In every shadow against the kiln, she could almost trace the silhouette
of her goddess, could almost feel that slight pressure against her lips.
She kissed each of her clay women and they lived, knowing only of her
and each other, knowing nothing of winter.
III.
Her clay people grew into daughters, into daughter’s daughters.
Her daughter’s daughters and their lovers—women drawn from salt,
women created from bone and from wing—planted irises. They burrowed
homes into mountains thick with fog, learned the fish in every stream
and named the rocks for goddesses that never knew them. They learned
clay, and breath, and how to untangle memory,
how to knead it and press it into each other’s palms
and fill their stomachs with knowing, and what it is to be known.
In the last winter, she prayed to be named, to be seen and collected
and etched into some lasting place. She let her gardens sprawl unplanned,
let her clay daughters shore up that which she had planted
for a goddess. She let a universe populate itself with growing,
let the snow find purchase on something made by hands.
On the shortest day of the year, she went fishing for memory,
molded it against wet clay, formed figure after faceless figure
of a goddess who knew her longing and had done nothing to weed it.
She cried and cried, and for all of this, only iris petals.
IV.
Let me begin again. Let me gather all this mud and mold
my own sagging people, let me breathe into them and bless them
living things, bless them winged, bless them with all this breathing
and let them name themselves, free from my hands.
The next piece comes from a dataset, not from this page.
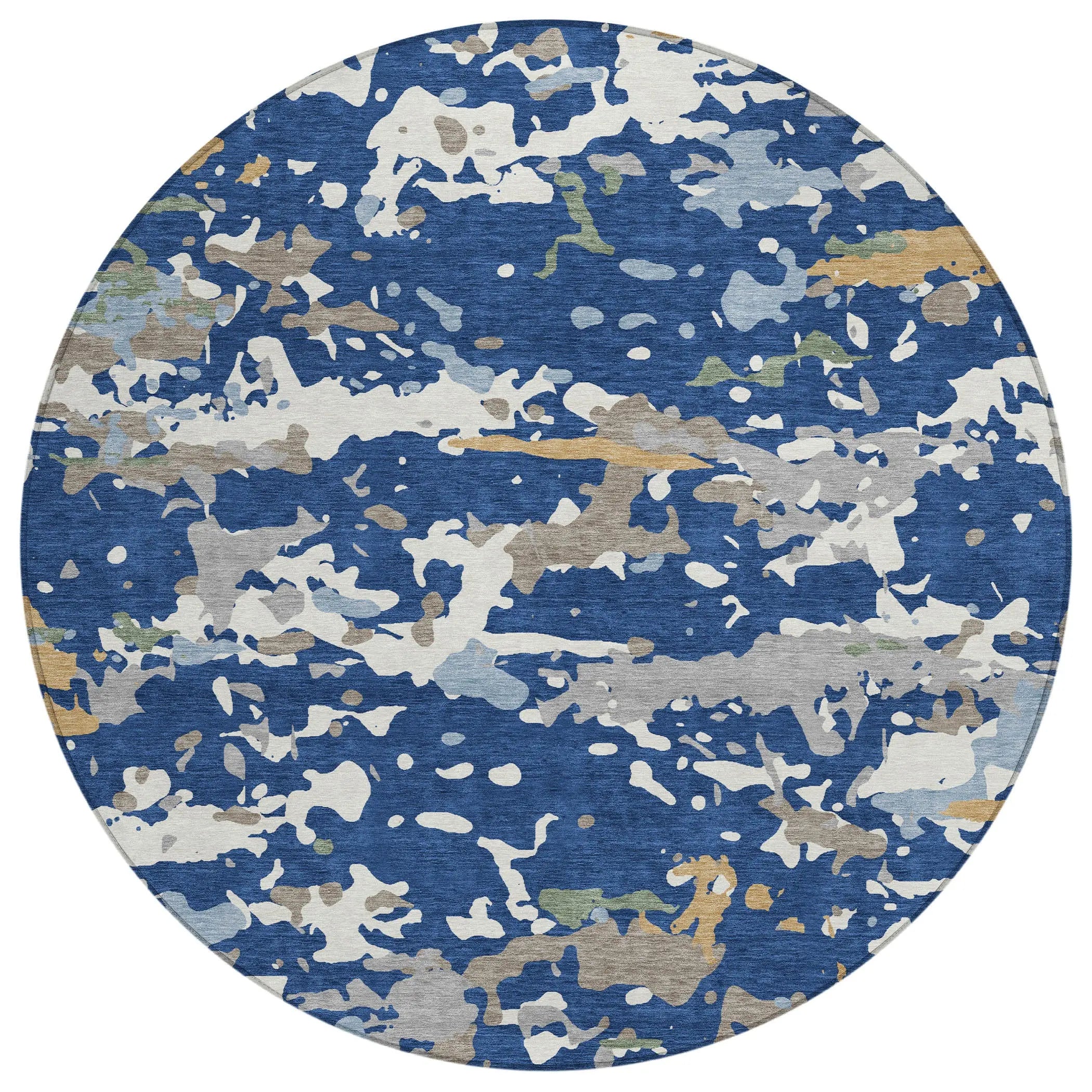 8' Navy Blue And Ivory Round Abstract Washable Indoor Outdoor Area Rug Homeroots Outdoor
Let me peel the iris petals from my skin, ground them
into powder, a sweetness to feed us through the winter.
Let me flood this hollowness with the voices
of mud women, let me reinvent clay, reinvent this baking.
Let me kiss them all to life, a kiss on each eyelid.
Let me be fish in the memory of a goddess’s love.
THE VALLEY OF TEARS
By Mary Simmons
To you do we cry, poor banished children of Eve. To you do we send up our sighs, mourning and weeping in this valley of tears. -Hail Holy Queen
White bells weep against my lips. Night scatters
seedlings in the pit of my stomach, and mornings
I weed self from self. The mirror waters
at the sight of me. I am falling in love. I am falling
in love because there is no other way. Again
I rip lilies-of-the-valley from my nostrils,
tug ropes of them from out my throat, one hand
after the other. I know this petaling only
by pressing two fingers along the back
of the shoulders, each softness a grief inherited.
This tenderness, I have grown into. I am become fields
wind-swept, as purple as roots can ever be.
The body is not a body unless each lost thing begets another.
Pruning is prayer in the dawn. My collarbone—impressions
in damp earth. Blooming, a strange carillon.
Mary Simmons is a queer poet from Cleveland, Ohio. She is an MFA candidate at Bowling Green State University, where she also serves as an assistant editor for Mid-American Review. She has work in or forthcoming from The Santa Clara Review, The Shore, One Art, tiny wren lit, Phantom Kangaroo, and others.